→ **Reading text**:

[Start of section]

While this was going on Shirley Graham Du Bois was trying to arrange for a fiftieth anniversary edition of Souls, but could not find a publisher among the established publishing houses. Fast agreed to republish the book under the Blue Heron imprint. In addition to a handful of changes in the text, the Blue Heron edition contained a new, explicitly radical preface by the author, which we are reprinting here in MR for the second time—having reprinted it ten years ago for the ninetieth anniversary of Souls. Of the editions of the book now in print that we were able to consult, none include this preface. As we observed ten years ago, “perhaps this is not so strange, considering the final paragraphs” of that preface.

The Editors

Late in the nineteenth century, there developed in Chicago a movement to build a literary and publishing center in the Midwest. The Brownes, father and son, editors for A. C. McClurg & Company, began looking about for young and unknown authors. I had just published my first two books: a history of the Suppression of the African Slave Trade to America, which appeared as the first volume of the new Harvard Historical Studies in 1896. My Philadelphia Negro was published by the University of Pennsylvania in 1899. I had also written a few essays which had been accepted by the Atlantic Monthly, the Dial and some other periodicals.

The McClurg editors wrote me about 1900, asking if I did not have material for a book which they could consider. I was at the time just embarking at Atlanta University on what I hoped to make my work; it was to be a broad and exhaustive study of the Negro Problem in the United States. I outlined this project to the editors, but they naturally wanted something more limited and aimed at a popular audience. I therefore undertook to assemble some of my published and unpublished essays, adding a few new ones.

They liked the proposed book and offered publication. I hesitated because I was sure that with more time and thought I could do a better job; in so many respects this was incomplete and unsatisfactory. But finally I plucked up courage and sent the manuscript off, and fifty years ago, The Souls of Black Folk appeared. It was well received and for the next generation it ran in a number of editions.

Several times I planned to revise the book and bring it abreast of my own thought and to answer criticism. But I hesitated and finally decided to leave the book as first printed, as a monument to what I thought and felt in 1903. I hoped in other books to set down changes of fact and reaction.

[End of section]

→ **Extracted records**:
[Start of section]

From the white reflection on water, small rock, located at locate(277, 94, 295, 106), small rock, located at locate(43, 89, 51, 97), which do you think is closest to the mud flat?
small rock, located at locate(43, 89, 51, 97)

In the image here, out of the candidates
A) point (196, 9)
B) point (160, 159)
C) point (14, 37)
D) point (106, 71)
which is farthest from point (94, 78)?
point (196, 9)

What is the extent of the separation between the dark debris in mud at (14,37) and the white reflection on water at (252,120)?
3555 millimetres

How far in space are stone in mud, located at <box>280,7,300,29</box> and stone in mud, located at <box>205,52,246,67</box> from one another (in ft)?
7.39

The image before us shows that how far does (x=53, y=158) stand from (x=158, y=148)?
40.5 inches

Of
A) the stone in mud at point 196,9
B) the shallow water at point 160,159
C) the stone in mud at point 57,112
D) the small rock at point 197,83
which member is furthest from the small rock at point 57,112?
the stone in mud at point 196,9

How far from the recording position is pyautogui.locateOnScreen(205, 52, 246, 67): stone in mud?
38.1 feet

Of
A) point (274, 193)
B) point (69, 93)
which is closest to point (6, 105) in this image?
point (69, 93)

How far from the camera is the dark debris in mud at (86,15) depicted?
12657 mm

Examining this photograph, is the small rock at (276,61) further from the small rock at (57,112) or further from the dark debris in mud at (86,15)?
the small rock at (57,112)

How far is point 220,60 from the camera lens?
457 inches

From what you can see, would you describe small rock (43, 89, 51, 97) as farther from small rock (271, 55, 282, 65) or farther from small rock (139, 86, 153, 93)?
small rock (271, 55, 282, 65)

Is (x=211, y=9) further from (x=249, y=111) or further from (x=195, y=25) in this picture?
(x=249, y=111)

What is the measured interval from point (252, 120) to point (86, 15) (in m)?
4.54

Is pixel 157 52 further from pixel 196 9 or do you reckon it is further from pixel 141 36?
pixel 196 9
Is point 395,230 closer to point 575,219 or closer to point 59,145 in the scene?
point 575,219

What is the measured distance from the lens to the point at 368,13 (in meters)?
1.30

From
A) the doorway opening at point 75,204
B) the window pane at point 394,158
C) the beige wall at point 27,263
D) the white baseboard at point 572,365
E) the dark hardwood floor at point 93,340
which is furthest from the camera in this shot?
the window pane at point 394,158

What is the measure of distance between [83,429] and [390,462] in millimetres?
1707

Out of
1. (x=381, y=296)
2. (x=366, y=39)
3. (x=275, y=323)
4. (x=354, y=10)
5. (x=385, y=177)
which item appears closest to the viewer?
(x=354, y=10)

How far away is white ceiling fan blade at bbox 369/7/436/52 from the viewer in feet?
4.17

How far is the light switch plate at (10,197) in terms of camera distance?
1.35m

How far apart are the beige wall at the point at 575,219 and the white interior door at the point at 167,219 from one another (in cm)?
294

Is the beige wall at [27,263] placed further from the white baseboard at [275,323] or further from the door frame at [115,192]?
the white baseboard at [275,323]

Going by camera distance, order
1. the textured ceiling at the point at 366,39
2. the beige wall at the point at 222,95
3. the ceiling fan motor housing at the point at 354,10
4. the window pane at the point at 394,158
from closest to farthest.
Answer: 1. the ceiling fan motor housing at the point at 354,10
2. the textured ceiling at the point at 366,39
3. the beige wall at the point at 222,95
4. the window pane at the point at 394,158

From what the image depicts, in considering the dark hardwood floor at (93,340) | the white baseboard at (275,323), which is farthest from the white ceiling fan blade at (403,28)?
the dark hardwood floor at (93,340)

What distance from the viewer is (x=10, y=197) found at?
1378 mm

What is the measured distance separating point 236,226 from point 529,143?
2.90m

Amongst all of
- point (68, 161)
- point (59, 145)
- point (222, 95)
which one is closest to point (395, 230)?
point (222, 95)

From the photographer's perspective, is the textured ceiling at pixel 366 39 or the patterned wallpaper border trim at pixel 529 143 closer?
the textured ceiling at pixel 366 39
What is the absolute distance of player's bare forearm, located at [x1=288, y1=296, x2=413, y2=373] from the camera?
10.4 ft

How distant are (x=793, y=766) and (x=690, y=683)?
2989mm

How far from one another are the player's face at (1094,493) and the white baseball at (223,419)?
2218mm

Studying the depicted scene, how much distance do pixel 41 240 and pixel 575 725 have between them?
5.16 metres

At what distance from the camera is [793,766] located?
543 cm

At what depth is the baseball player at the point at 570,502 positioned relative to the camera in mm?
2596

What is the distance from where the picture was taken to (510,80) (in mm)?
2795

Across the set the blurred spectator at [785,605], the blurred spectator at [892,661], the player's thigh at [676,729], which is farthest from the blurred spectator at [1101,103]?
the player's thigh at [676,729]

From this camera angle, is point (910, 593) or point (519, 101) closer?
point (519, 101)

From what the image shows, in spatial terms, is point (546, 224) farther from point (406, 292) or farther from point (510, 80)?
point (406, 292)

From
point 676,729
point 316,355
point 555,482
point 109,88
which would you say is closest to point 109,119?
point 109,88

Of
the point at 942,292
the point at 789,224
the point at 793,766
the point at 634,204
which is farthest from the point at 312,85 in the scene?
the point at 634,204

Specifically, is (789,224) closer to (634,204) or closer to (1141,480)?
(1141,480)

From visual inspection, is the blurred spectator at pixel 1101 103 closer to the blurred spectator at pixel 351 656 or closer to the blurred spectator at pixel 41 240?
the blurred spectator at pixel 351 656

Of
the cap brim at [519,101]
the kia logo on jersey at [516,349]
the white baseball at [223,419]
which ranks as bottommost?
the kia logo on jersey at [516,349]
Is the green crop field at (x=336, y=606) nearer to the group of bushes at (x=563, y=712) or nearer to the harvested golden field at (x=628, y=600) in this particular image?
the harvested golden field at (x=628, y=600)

[End of section]

→ **Exercise requirements**:
[A] Decide whether each statement agrees with the text on The Souls of Black Folk: (i) the McClurg editors wanted a broad and exhaustive study of the Negro Problem, (ii) Fast agreed to republish the book under the Blue Heron imprint, and (iii) the author eventually revised the book to bring it abreast of his own thought. For each, answer yes or no and quote the words of the text that decide it.
[B] According to the text on The Souls of Black Folk, who published the author's Philadelphia Negro, and in what year?
[C] Resume the text on The Souls of Black Folk from its last sentence, keeping the author's first-person voice.

→ **Results**:
[A]
(i) No: "they naturally wanted something more limited and aimed at a popular audience."
(ii) Yes: "Fast agreed to republish the book under the Blue Heron imprint."
(iii) No: "finally decided to leave the book as first printed, as a monument to what I thought and felt in 1903."

[B] The University of Pennsylvania published it in 1899.

[C]
In the present edition I have clung to this decision, and my thoughts appear again as then written. I have made less than a half-dozen alterations in word or phrase and then not to change my thought as previously set down but to avoid any possible misunderstanding today of what I meant to say yesterday.

As I re-read these messages of more than half a century ago, I sense two matters which are not so much omission on my part as indications of what I then did not know or did not realize: one is the influence of Freud and his co-workers in their study of psychology; the other is the tremendous impact on the modern world of Karl Marx.

As a student of James, Santayana, and Royce, I was not unprepared for the revolution in psychology which the twentieth century has brought; but The Souls of Black Folk does not adequately allow for unconscious thought and the cake of custom in the growth and influence of race prejudice.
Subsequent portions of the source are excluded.